Но «так только в книге», — поясняет Томас Манн в статье «К одной главе из «Будденброков». «Так только по Шопенгауэру и Ницше, повлиявшим на идейную концепцию первого романа писателя», — добавим мы. «В действительности же, — продолжает Манн, сопоставляя свою судьбу с судьбою своего героя, — он остался жить… И лучше послужил своему народу, чем его честные ограниченные предки».
То, что автор «Будденброков» ограничил себя изображением гибели «всего лишь одной ганзейской северо-немецкой семьи», ему не помешало показать важные сдвиги в развитии капиталистического общества (преимущественно внутриклассовую борьбу крупной буржуазии). Но «большая история» — немецкая революция 1848–1849 годов — в романе дана лишь в виде «анекдота», потешной легенды, сочиненной себе на потребу бравыми бюргерами, успевшими успокоиться после краткого испуга.

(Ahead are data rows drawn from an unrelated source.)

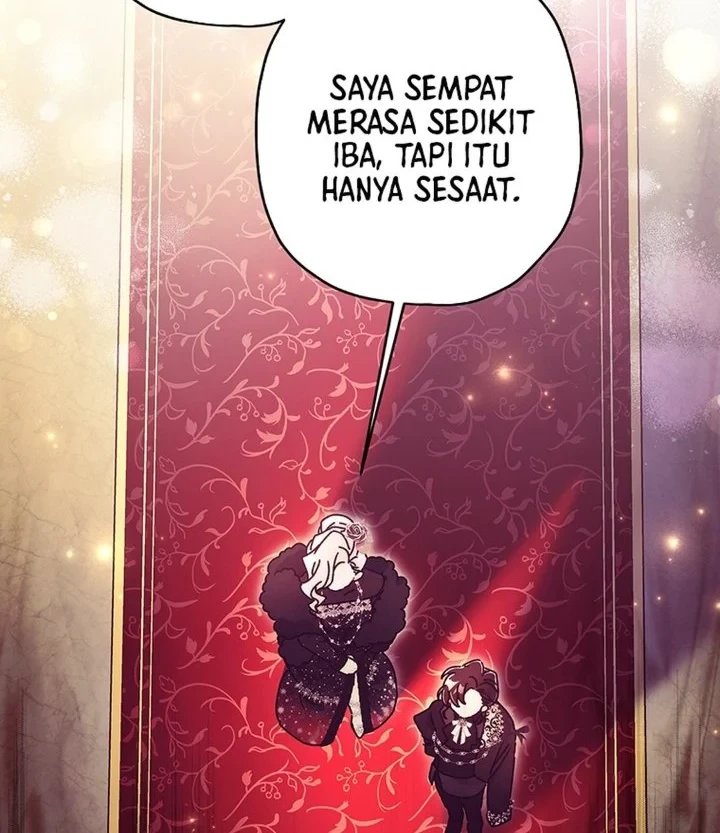 The Male Lead's Little Lion Daughter Chapter 158 - halaman 36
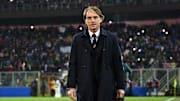 Roberto Mancini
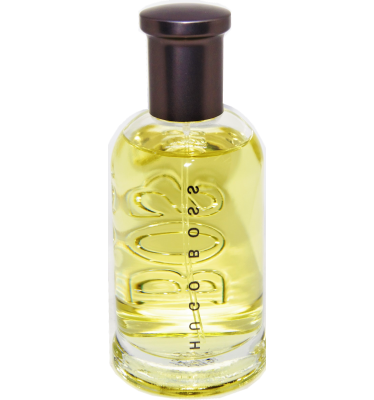 Hugo Boss Bottled EdT 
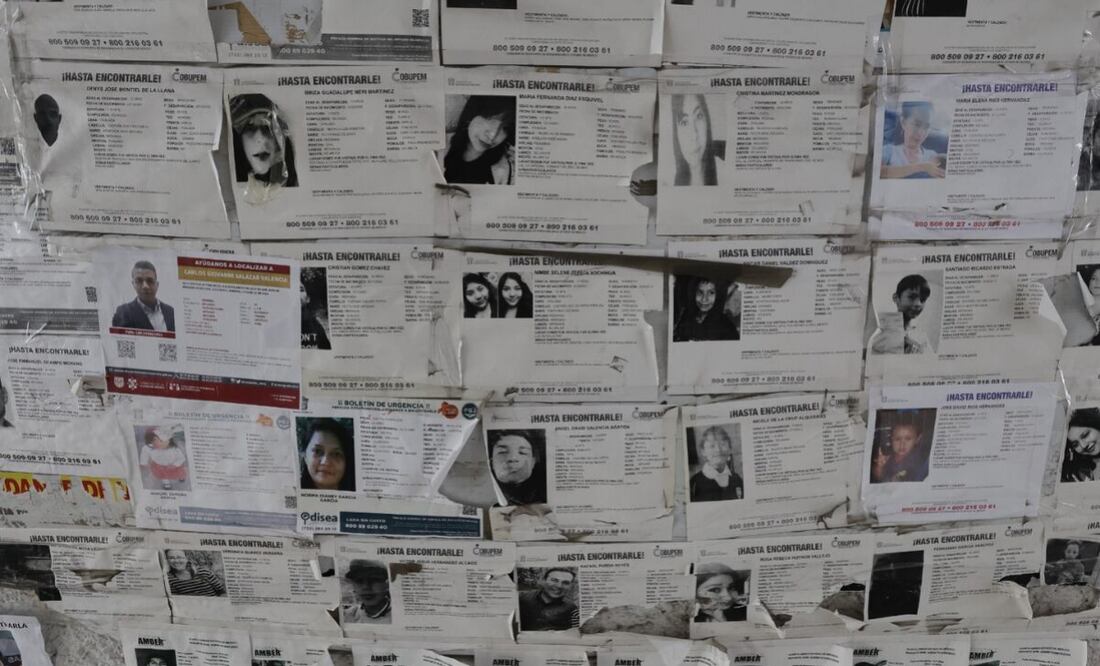 Madre de víctima de desaparición forzada repone proceso contra responsables. Imagen ilustrativa. Foto: Jorge Alvarado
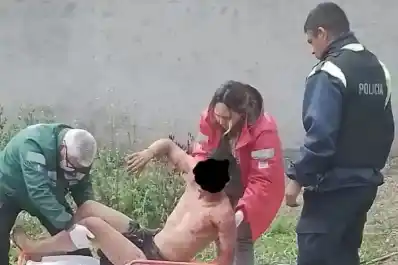 Quedan libres en 24 horas: la secretaria de Seguridad de Yerba Buena cuestionó la inacción judicial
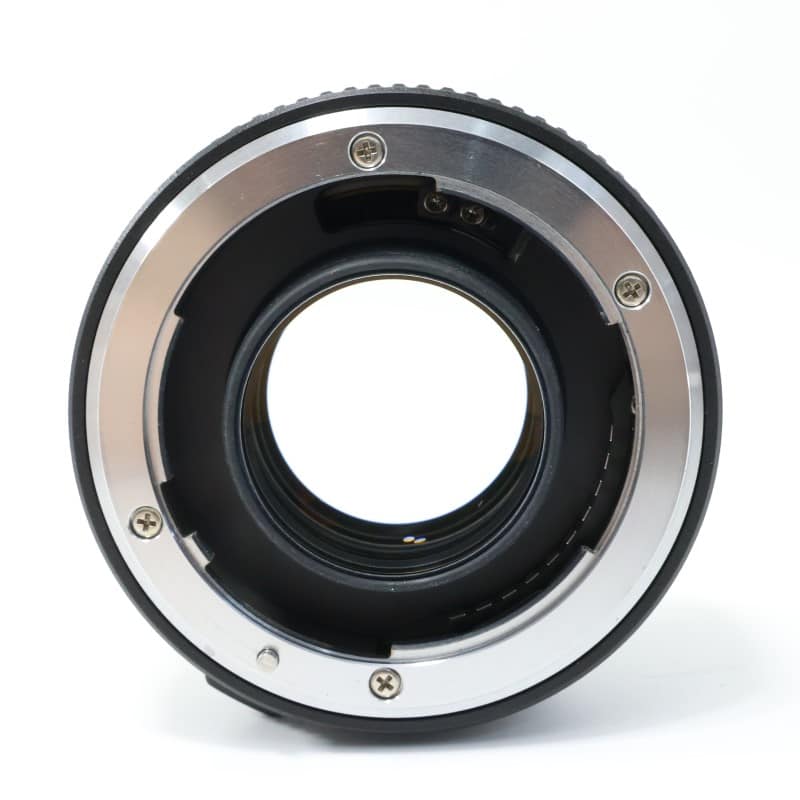 AF-S TELECONVERTER TC-14E III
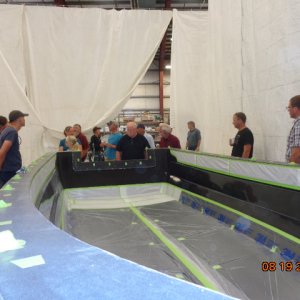 Factory Tour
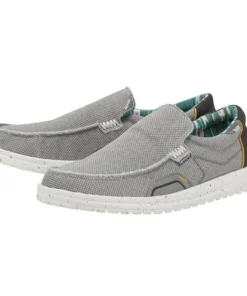 Men 'Hey Dude' Mikka Hawk - Dusty Grey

Вот небольшой отрывок из «политического диалога», возникшего в октябре 1848 года между консулом Иоганном и складским рабочим Корлом Смолтом: «— Эй, ребята, что за ерунду вы затеяли?.. Ну, говори хоть ты, Корл Смолт! Пора уж! Вы тут околачиваетесь с самого обеда… — Эх, господин консул… Так-то оно так, а только нам революция нужна, это уж как пить дать. Сейчас везде революция, в Берлине, в Париже. — Ну, так чего же вы хотите, Смолт? Говори же, наконец! — Эх, господин консул, я же сказал: республику хотим, так и говорю… — Ну и дурак же ты! Да ведь у нас и без того республика. — Эх, господин консул, так нам, значит, другую надо». В толпе раздался смех. Консул Будденброк вышел из дискуссии победителем.
В пору работы над «Будденброками» Томас Манн еще не «пришел к убеждению, что политическое, социальное составляет неотъемлемую часть в бытии человечества, принадлежит к единой проблеме гуманизма». Проблема, интересовавшая молодого романиста, «была не политической проблемой, а проблемой биологической, психологической;…момент социально-политический я учитывал попутно, почти бессознательно». Это ему, однако, нисколько не помешало тонко обрисовать выразительный образ маклера Гоша, немецкого либерала и эстета, в котором типически отражено «двоедушие», политическая неустойчивость немецкой бюргерской интеллигенции. Этот чудак — маклер, переводчик Лопе де Вега и почитатель всего прекрасного (в том числе и холодной красоты сенаторши Герды Будденброк, которая даже не подозревала о его существовании) — одинаково восхищался как мятежным народом («Великолепные парни, у многих глаза пылали ненавистью и воодушевлением!..»), так и умением консула Иоганна Будденброка говорить с толпой и подавлять в ней дух непокорства («Консул Будденброк, милостивые государи!.. О, что за человек! — так отзывался он о Томасе Будденброке. — Я стоял бок о бок с его отцом в тысяча восемьсот сорок восьмом году, когда тот в мгновенье ока усмирил ярость взбунтовавшейся черни…»).
Но в борьбе буржуазии с бюргерством (такова терминология Манна) он все же занял достаточно определенную позицию, решительно встав на сторону «бюргерства» с его прочными духовными традициями, бюргерства, которое в нору своего восхождения и расцвета обогатило немецкую культуру бессмертными произведениями Лессинга, Гете, Шиллера, Баха. Моцарта, Бетховена. Эти «всходы Добра» не удалось заглушить и и глобальному пессимизму Шопенгауэра, ни «философии молотом» Ницше, ни «эзотерическим звучаниям» Рихарда Вагнера. Напротив, к «хагенштремам», к дельцам новой формации — к «буржуазии», Томас Манн относился с презрением, видел в них темную силу, враждебную большой культуре.